Auteur talentueux, poète émérite, critique littéraire, traducteur, correcteur-relecteur et autres, Ray Ndebi est connu dans le milieu littéraire comme le loup blanc. Le temps d’une interview, il a accepté  revenir sur son parcours, sa passion.

IMG-20160217-WA0006

Theodore NDEBI aliais RAY

1) Pourriez-vous  présenter en quelques phrases, l’homme et le professionnel que vous êtes ?

Je suis Ray Ndebi, connu ainsi depuis la parution de mon roman THE LAST GHOST : Son Of Struggle, mais je m’appelle Théodore Ndébi, quand je n’écris pas. J’écris toujours, donc… Je suis amoureux du livre ; sa splendeur, toute la grâce de sa dignité, ainsi que l’honnêteté qui s’en dégagent sont maîtresses de mon horizon. Je ne sais pas parler de moi… Désolé.

2) Pouvez-vous présenter vos différentes casquettes dans votre milieu professionnel ?

Comment dire… Je n’ai en fait qu’une casquette ; seulement, je la porte à toutes les saisons. Je lis, relis, corrige, écris, réécris, oriente, traduis, explique, interroge, cherche… tout cela autour du livre.
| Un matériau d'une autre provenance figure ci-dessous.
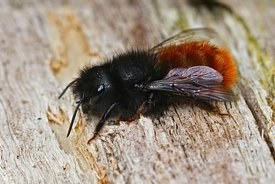 Closeup of a fresh female of the horned orchard mason bee , Osmia cornuta in the garden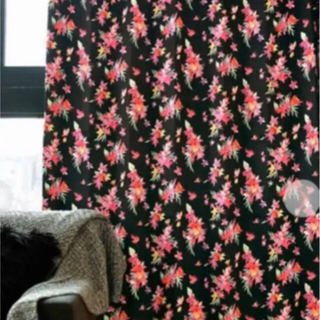 レディー(Rady)のカーテン 100×200 新品未使用(カーテン)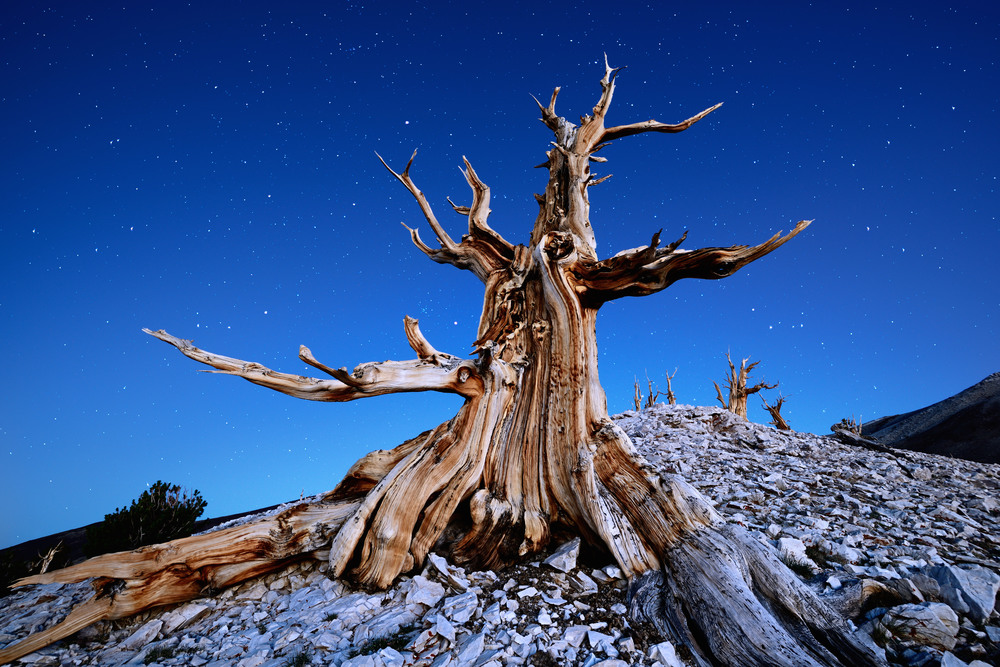A Bristlecone Pine Under Starry Skies – (PHOTO: Tomas Tichy/SHUTTERSTOCK)
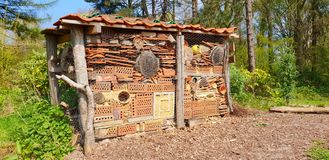 Insect hotel in the park royalty free stock photos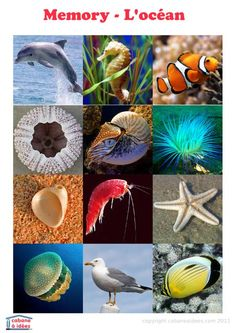 Jeu de mémoire avec de belles photos de la faune sous-marine... à imprimer gratuitement!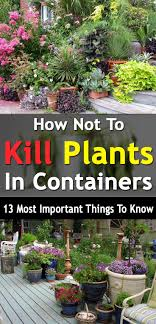 Container Flower Gardening Ideas Fall Indoor Container Gardening Vegetables Best Container
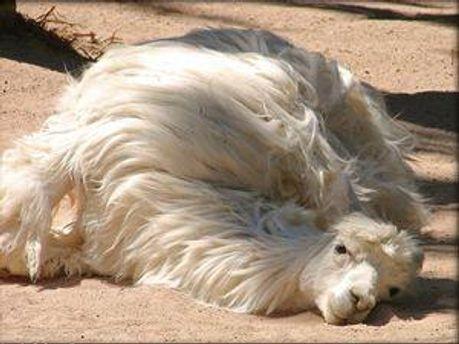 Білий верблюд
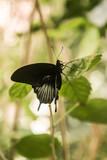 Fototapety Große, schöne, elegante, bunte, tropische Schmetterlinge in natürlichem Lebensraum mit Tropenpflanzen und Orchideen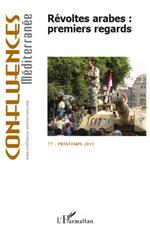 Vente EBooks : Révoltes arabes : premiers regards  - Pierre BLANC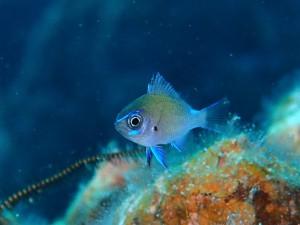 アマミ幼魚!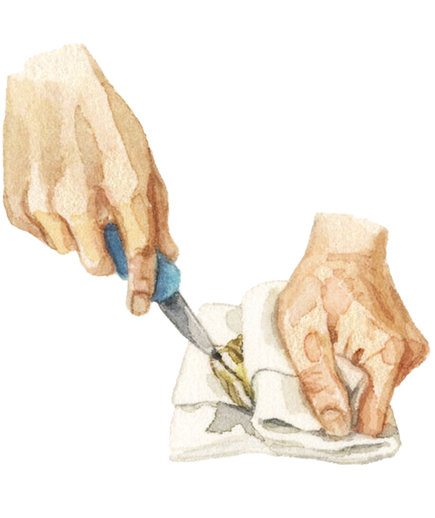 Illustration: Shucking an oyster, step 1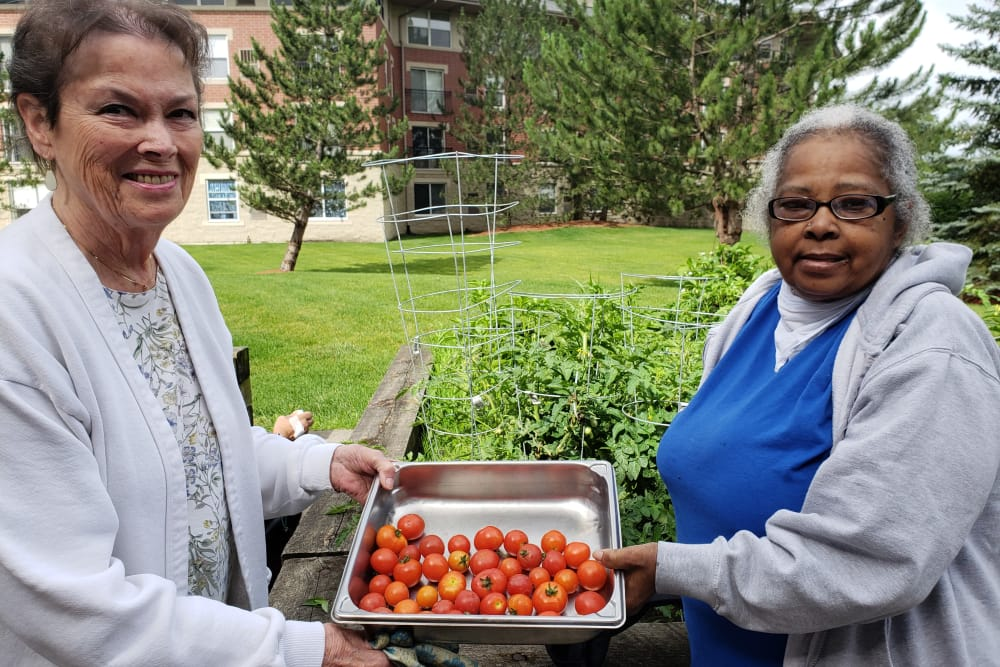 two residents holding tomatoes in a pan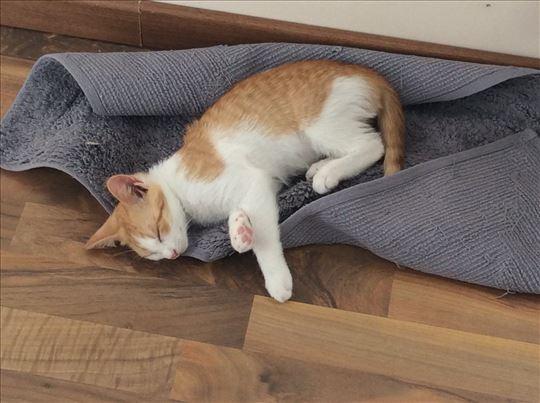 Ginger kittens as a gift - na poklon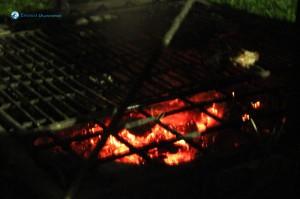 15. Fireside
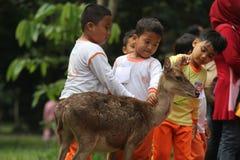 Lernen von liebevollen Tieren Stockfotografie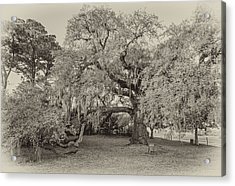 The Dueling Oak - A Place For Dying Bw Acrylic Print by Steve Harrington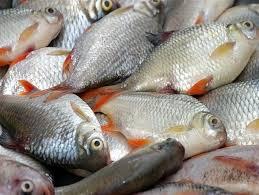 ماهی کفال پرورشی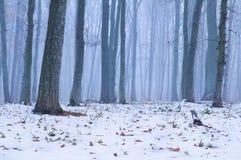 im Wald fiel der erste Schnee stockfotos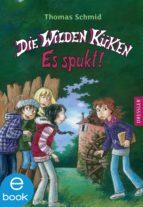 Die Wilden Küken - Es spukt! (ebook)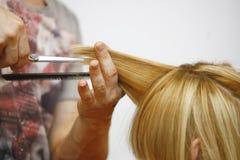 Błękitna Włosiana kobieta w salonie dla ostrzyżenia obraz stock
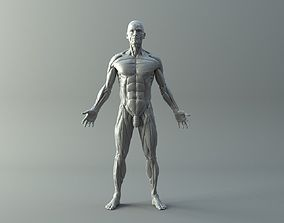 Ecorche for printing 3D printable model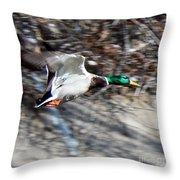 Colorado Mallard In Flight Throw Pillow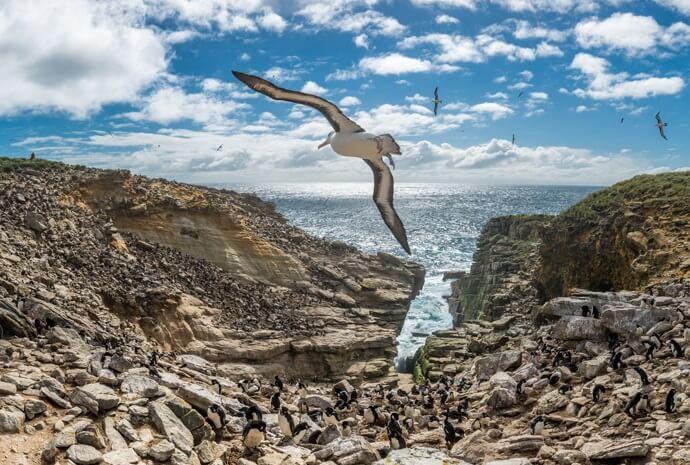 Antarctica, Patagonia & Falklands Special 19 Days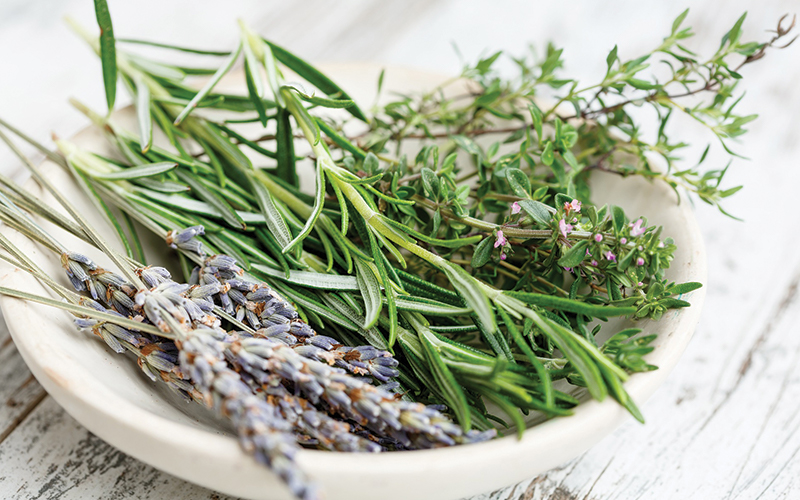 Benefits of Herbs - Destination Deluxe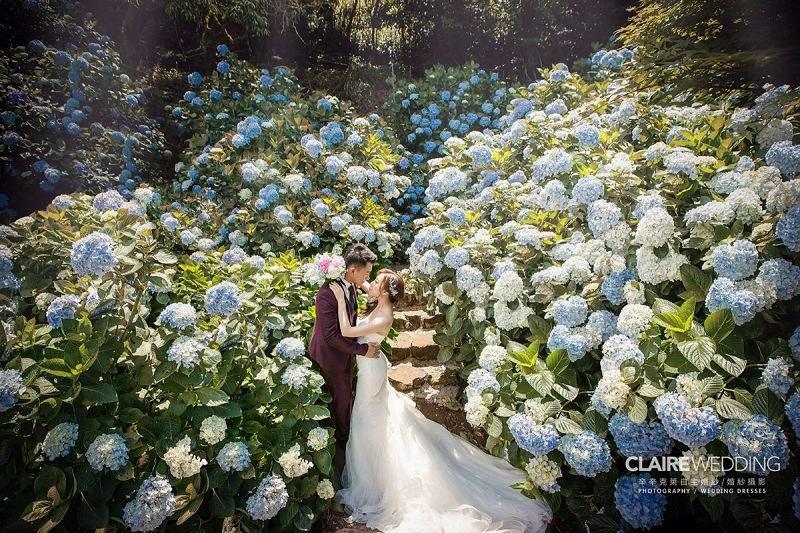 竹子湖拍婚紗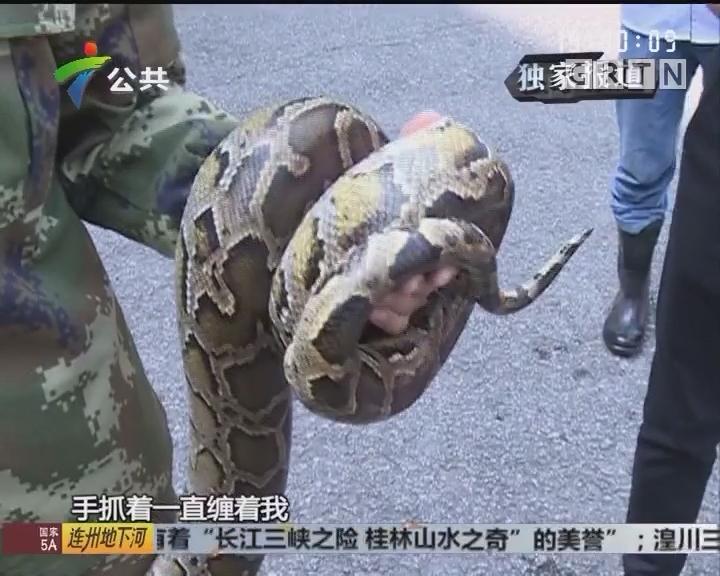 居民区出现蟒蛇 专家推测是出逃宠物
3) Votre parcours au vu de vos « différentes casquettes », pourrait éveiller la curiosité et la passion d’autres lecteurs et auteurs. Pouvez-vous nous en faire une ébauche ?

Il est vrai que ceux qui m’approchent se posent mille et une questions, quant à l’ensemble de ce que j’ai à offrir ; surtout quand ils se réfèrent à mon background. Je suis diplômé en Banking Management. Mais dès l’enfance, j’ai été confronté à certaines incompréhensions ; j’ai beaucoup lu certes, mais bien plus la nature qui me fait, que les livres qui la dissèquent.

4) Pourquoi avoir choisi de vous consacrer à la littérature ?

Je n’ai pas choisi de m’y consacrer. Pour être honnête, j’aurais préféré un autre quotidien. Dites-moi ce que vous pouvez faire, quand vous êtes persécuté par des ombres , où que vous soyez. J’ai tout fait, croyez-moi, pour vivre autre chose. J’ai commencé par des cours de Banking plutôt que ceux de Littérature. J’ai travaillé dans une banque. Toujours pas de paix. Alors, en 2013, j’ai cessé de courir. Le jour où la Littérature me laissera tranquille, je n’y serai plus, tout simplement.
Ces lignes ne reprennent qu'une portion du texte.